## Extrait de page

Le choix des mots, une bonne entente sur leur sens, sont à la base de toute vie en
commun et de toute compréhension de vous-même. Le Lun-Yu relate que lorsque le prince de Wei fit appeler Confucius pour le charger des affaires de lʼEtat, le 
messager demanda au Sage par quoi il commencerait. Confucius répondit : « Par la mise au point des désignations. » ET il précisa : « ...lʼhomme noble choisit des 
désignations de telle sorte quʼelles puissent être employées sans équivoque dans le discours, et il compose ses discours de telle sorte quʼils puissent sans équivoque se transformer en actes. Pour lʼhomme noble, il nʼest rien dʼinsignifiant dans son propre discours. »

Mais le progrès aime lʼeau trouble, dans les mots comme dans les contrats quʼils
composent. Le Hao Jen, qui cherche à se protéger des questions mal posées, doit bien comprendre son interpellateur avant de répondre. Sʼil ne le peut pas, il
sʼesquive.
En touchant aux parois de la Juste Parole, à ce quʼil ne faut pas dire, vous trouvez
dʼabord le mensonge. Cela se retrouve dans toutes les voies de la tradition.
Ainsi selon lʼEvangile : « Que votre oui soit oui, que votre non soit non. Ce quʼon y
ajoute vient du diable. »

## Section des données
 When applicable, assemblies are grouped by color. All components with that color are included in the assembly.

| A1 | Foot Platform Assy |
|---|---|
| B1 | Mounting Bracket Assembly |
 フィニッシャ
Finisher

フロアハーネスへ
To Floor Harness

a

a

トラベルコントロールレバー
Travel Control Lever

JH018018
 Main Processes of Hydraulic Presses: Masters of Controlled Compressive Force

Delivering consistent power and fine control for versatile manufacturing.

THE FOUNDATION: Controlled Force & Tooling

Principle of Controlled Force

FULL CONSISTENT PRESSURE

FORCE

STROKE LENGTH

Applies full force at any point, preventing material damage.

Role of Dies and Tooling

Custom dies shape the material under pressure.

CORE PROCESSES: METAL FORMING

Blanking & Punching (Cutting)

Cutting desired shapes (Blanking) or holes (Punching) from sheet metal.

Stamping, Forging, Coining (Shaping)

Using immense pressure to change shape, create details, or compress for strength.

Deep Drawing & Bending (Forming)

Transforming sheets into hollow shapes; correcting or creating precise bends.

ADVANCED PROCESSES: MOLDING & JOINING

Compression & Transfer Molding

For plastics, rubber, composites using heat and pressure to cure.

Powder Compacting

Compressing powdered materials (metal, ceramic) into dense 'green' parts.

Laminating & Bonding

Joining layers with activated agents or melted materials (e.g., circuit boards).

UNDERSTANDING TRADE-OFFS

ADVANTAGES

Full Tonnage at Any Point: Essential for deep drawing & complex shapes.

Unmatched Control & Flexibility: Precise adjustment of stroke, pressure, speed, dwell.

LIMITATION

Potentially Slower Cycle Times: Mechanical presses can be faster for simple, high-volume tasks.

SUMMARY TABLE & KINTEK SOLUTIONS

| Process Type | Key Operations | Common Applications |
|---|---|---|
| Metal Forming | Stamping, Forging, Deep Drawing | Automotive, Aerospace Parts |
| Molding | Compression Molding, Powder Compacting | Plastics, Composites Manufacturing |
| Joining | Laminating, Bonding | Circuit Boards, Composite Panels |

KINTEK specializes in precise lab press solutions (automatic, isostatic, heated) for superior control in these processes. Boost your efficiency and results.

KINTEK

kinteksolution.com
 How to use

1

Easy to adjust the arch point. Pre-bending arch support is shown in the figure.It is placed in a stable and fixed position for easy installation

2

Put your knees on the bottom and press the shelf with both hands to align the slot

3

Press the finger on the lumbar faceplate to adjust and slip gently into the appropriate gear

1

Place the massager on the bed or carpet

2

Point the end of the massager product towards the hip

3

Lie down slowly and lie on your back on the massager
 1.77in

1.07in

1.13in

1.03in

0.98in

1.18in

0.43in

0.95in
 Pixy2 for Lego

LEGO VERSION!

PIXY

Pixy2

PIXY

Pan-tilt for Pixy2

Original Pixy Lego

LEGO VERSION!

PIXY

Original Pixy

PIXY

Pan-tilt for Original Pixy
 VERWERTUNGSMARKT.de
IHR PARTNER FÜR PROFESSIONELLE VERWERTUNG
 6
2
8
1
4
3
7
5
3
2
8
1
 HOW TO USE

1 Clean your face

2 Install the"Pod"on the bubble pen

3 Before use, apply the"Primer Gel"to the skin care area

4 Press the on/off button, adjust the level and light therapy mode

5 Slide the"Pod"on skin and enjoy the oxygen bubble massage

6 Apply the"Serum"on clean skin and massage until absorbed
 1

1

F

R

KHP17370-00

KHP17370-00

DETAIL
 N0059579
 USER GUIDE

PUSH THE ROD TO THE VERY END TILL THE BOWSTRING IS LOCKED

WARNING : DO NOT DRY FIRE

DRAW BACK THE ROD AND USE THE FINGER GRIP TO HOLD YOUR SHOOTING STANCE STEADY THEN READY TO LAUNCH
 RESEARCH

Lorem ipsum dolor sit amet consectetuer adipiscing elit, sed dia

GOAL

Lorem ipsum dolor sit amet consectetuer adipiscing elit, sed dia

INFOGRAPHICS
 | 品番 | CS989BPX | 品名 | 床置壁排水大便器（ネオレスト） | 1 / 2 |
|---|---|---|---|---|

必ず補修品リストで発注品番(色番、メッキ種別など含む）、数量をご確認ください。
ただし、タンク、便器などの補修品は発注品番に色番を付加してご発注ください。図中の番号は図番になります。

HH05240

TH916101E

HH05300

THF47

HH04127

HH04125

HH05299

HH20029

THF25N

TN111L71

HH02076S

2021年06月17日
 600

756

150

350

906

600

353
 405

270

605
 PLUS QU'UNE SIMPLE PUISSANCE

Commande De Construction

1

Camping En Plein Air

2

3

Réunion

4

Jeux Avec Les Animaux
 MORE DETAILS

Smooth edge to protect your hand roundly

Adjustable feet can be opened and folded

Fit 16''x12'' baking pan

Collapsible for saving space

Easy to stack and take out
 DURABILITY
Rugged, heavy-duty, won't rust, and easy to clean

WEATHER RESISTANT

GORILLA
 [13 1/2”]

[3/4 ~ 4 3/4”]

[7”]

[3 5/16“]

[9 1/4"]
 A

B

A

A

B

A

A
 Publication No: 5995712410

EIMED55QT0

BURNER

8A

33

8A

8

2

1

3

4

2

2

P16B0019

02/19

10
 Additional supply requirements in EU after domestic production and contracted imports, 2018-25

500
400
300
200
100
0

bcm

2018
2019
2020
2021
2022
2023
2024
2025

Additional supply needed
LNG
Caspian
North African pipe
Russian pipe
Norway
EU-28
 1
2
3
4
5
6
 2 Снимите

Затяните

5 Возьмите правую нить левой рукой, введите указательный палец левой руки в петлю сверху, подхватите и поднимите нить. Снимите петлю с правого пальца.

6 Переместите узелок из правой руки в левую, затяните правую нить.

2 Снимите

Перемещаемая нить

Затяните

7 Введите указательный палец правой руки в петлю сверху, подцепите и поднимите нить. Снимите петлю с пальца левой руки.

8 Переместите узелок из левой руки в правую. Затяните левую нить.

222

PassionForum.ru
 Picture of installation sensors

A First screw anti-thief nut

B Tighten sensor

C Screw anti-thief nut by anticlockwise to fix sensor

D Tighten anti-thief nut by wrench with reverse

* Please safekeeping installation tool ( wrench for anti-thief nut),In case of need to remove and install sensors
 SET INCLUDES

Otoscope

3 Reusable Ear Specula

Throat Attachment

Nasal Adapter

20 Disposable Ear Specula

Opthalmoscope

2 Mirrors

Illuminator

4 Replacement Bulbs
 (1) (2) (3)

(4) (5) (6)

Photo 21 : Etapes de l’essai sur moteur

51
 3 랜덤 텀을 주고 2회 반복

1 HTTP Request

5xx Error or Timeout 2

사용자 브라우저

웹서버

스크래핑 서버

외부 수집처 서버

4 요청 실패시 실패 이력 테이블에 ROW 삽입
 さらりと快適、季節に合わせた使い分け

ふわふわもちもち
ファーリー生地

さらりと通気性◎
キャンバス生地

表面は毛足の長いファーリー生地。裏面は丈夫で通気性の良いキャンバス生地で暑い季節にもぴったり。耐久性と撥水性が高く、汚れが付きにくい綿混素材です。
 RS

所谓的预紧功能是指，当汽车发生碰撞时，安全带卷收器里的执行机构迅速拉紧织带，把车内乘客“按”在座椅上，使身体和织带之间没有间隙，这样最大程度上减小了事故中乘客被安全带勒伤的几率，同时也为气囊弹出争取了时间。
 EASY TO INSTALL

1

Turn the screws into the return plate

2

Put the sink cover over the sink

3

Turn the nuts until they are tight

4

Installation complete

## Consigne 1
Recopiez sans rien changer le passage du texte sur la juste parole qui commence aux mots « Mais le progrès » et s'arrête après les mots « de la tradition. ».
## Consigne 2
D'après le texte sur la juste parole, que répondit Confucius lorsque le messager lui demanda par quoi il commencerait ?
## Consigne 3
Poursuivez le texte sur le choix des mots et la juste parole à partir de sa dernière phrase.

## Espace de réponse 1
Mais le progrès aime lʼeau trouble, dans les mots comme dans les contrats quʼils
composent. Le Hao Jen, qui cherche à se protéger des questions mal posées, doit bien comprendre son interpellateur avant de répondre. Sʼil ne le peut pas, il
sʼesquive.
En touchant aux parois de la Juste Parole, à ce quʼil ne faut pas dire, vous trouvez
dʼabord le mensonge. Cela se retrouve dans toutes les voies de la tradition.

## Espace de réponse 2
Il répondit : « Par la mise au point des désignations. »

## Espace de réponse 3
Lʼabstention de lʼinjure a les mêmes motifs physiologiques que le balayage mental
des pensées agressives. Lʼemploi de lʼinjure déclenche une suite de désordres
fonctionnels : montée brusque de la tension artérielle, expression vultueuse, yeux
exorbités, crispations incohérentes de la musculature de la bouche. Lʼinjure est aussi nuisible que la peur, car au fond cʼest une peur qui se transfère dans lʼaction. Mais la peur est un état imposé, alors que lʼinjure est un fait créé par vous. Vous pouvez et vous devez lʼéviter.

Dans vos paroles, la chasse aux niaiseries est plus délicate. Comme la vie en
commun est assez monotone, la plupart des contemporains essaient dʼen sortir
quelques instants en la décrivant de façon caricaturale ! Cʼest le fond de lʼhumour.
Mais le désir de briller, de concrétiser son illusion de personnalité, le rend vite
systématique. Lʼhumour devient souvent alors une simple attitude, oiseuse, pénible, et lʼon retrouve « la blonde », racisme inconscient stigmatisé par le rigolo de service qui devrait cesser de sʼessouffler à jouer un personnage artificiel et justement pas drôle, et qui nʼest aucun des LUI-MEME profonds.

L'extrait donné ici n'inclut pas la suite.